[Data taken from a collection]
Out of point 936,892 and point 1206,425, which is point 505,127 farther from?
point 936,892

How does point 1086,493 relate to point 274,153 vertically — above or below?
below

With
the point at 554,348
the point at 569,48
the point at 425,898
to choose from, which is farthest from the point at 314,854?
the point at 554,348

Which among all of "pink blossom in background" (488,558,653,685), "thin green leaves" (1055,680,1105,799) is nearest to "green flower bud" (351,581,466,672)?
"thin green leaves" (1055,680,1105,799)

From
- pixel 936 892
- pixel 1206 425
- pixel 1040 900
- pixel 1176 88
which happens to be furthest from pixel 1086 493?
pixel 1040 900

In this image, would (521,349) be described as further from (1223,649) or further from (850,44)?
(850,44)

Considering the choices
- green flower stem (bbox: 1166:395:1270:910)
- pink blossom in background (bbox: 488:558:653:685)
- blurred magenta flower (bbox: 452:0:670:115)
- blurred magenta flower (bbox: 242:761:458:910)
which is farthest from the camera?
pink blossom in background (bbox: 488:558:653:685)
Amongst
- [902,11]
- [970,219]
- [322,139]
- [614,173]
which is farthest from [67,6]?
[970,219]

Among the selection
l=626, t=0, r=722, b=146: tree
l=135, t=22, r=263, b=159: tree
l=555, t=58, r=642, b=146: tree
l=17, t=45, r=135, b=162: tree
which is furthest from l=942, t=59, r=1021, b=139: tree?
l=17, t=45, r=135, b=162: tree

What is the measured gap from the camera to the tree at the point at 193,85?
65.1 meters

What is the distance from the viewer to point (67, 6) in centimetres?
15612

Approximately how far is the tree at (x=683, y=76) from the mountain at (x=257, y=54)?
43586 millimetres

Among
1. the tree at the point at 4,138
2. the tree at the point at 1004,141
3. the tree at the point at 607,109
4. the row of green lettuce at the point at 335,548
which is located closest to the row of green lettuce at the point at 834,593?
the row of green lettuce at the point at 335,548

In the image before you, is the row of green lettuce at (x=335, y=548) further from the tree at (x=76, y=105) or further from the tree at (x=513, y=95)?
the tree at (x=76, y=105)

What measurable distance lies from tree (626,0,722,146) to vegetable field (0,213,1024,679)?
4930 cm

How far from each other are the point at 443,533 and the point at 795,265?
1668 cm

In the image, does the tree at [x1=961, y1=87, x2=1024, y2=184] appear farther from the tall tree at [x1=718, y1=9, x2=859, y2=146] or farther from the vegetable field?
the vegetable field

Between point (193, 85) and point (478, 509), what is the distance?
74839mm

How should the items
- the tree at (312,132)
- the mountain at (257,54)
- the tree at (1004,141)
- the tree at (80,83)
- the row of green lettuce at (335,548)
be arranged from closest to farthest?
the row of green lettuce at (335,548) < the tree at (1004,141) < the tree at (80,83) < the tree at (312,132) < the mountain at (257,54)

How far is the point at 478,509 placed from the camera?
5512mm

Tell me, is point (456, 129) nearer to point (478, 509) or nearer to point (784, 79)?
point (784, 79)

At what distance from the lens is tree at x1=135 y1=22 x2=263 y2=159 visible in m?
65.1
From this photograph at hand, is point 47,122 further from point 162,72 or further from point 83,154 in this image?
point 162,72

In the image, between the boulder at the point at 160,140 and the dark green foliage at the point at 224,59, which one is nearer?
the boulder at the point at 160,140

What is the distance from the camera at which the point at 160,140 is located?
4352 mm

→ STATED EXERCISE
Give the listing above as a JSON list of strings, with one string for each line and blank lines left out.

→ RESPONSE TO THE TASK
[
  "Out of point 936,892 and point 1206,425, which is point 505,127 farther from?",
  "point 936,892",
  "How does point 1086,493 relate to point 274,153 vertically — above or below?",
  "below",
  "With",
  "the point at 554,348",
  "the point at 569,48",
  "the point at 425,898",
  "to choose from, which is farthest from the point at 314,854?",
  "the point at 554,348",
  "Which among all of \"pink blossom in background\" (488,558,653,685), \"thin green leaves\" (1055,680,1105,799) is nearest to \"green flower bud\" (351,581,466,672)?",
  "\"thin green leaves\" (1055,680,1105,799)",
  "From",
  "- pixel 936 892",
  "- pixel 1206 425",
  "- pixel 1040 900",
  "- pixel 1176 88",
  "which happens to be furthest from pixel 1086 493?",
  "pixel 1040 900",
  "In this image, would (521,349) be described as further from (1223,649) or further from (850,44)?",
  "(850,44)",
  "Considering the choices",
  "- green flower stem (bbox: 1166:395:1270:910)",
  "- pink blossom in background (bbox: 488:558:653:685)",
  "- blurred magenta flower (bbox: 452:0:670:115)",
  "- blurred magenta flower (bbox: 242:761:458:910)",
  "which is farthest from the camera?",
  "pink blossom in background (bbox: 488:558:653:685)",
  "Amongst",
  "- [902,11]",
  "- [970,219]",
  "- [322,139]",
  "- [614,173]",
  "which is farthest from [67,6]?",
  "[970,219]",
  "Among the selection",
  "l=626, t=0, r=722, b=146: tree",
  "l=135, t=22, r=263, b=159: tree",
  "l=555, t=58, r=642, b=146: tree",
  "l=17, t=45, r=135, b=162: tree",
  "which is furthest from l=942, t=59, r=1021, b=139: tree?",
  "l=17, t=45, r=135, b=162: tree",
  "What is the measured gap from the camera to the tree at the point at 193,85?",
  "65.1 meters",
  "What is the distance from the viewer to point (67, 6) in centimetres?",
  "15612",
  "Approximately how far is the tree at (x=683, y=76) from the mountain at (x=257, y=54)?",
  "43586 millimetres",
  "Among",
  "1. the tree at the point at 4,138",
  "2. the tree at the point at 1004,141",
  "3. the tree at the point at 607,109",
  "4. the row of green lettuce at the point at 335,548",
  "which is located closest to the row of green lettuce at the point at 834,593?",
  "the row of green lettuce at the point at 335,548",
  "In the image before you, is the row of green lettuce at (x=335, y=548) further from the tree at (x=76, y=105) or further from the tree at (x=513, y=95)?",
  "the tree at (x=76, y=105)",
  "What measurable distance lies from tree (626,0,722,146) to vegetable field (0,213,1024,679)?",
  "4930 cm",
  "How far from each other are the point at 443,533 and the point at 795,265?",
  "1668 cm",
  "In the image, does the tree at [x1=961, y1=87, x2=1024, y2=184] appear farther from the tall tree at [x1=718, y1=9, x2=859, y2=146] or farther from the vegetable field?",
  "the vegetable field",
  "Between point (193, 85) and point (478, 509), what is the distance?",
  "74839mm",
  "How should the items",
  "- the tree at (312,132)",
  "- the mountain at (257,54)",
  "- the tree at (1004,141)",
  "- the tree at (80,83)",
  "- the row of green lettuce at (335,548)",
  "be arranged from closest to farthest?",
  "the row of green lettuce at (335,548) < the tree at (1004,141) < the tree at (80,83) < the tree at (312,132) < the mountain at (257,54)",
  "How far is the point at 478,509 placed from the camera?",
  "5512mm",
  "Tell me, is point (456, 129) nearer to point (478, 509) or nearer to point (784, 79)?",
  "point (784, 79)",
  "At what distance from the lens is tree at x1=135 y1=22 x2=263 y2=159 visible in m?",
  "65.1",
  "From this photograph at hand, is point 47,122 further from point 162,72 or further from point 83,154 in this image?",
  "point 162,72",
  "In the image, between the boulder at the point at 160,140 and the dark green foliage at the point at 224,59, which one is nearer?",
  "the boulder at the point at 160,140",
  "What is the distance from the camera at which the point at 160,140 is located?",
  "4352 mm"
]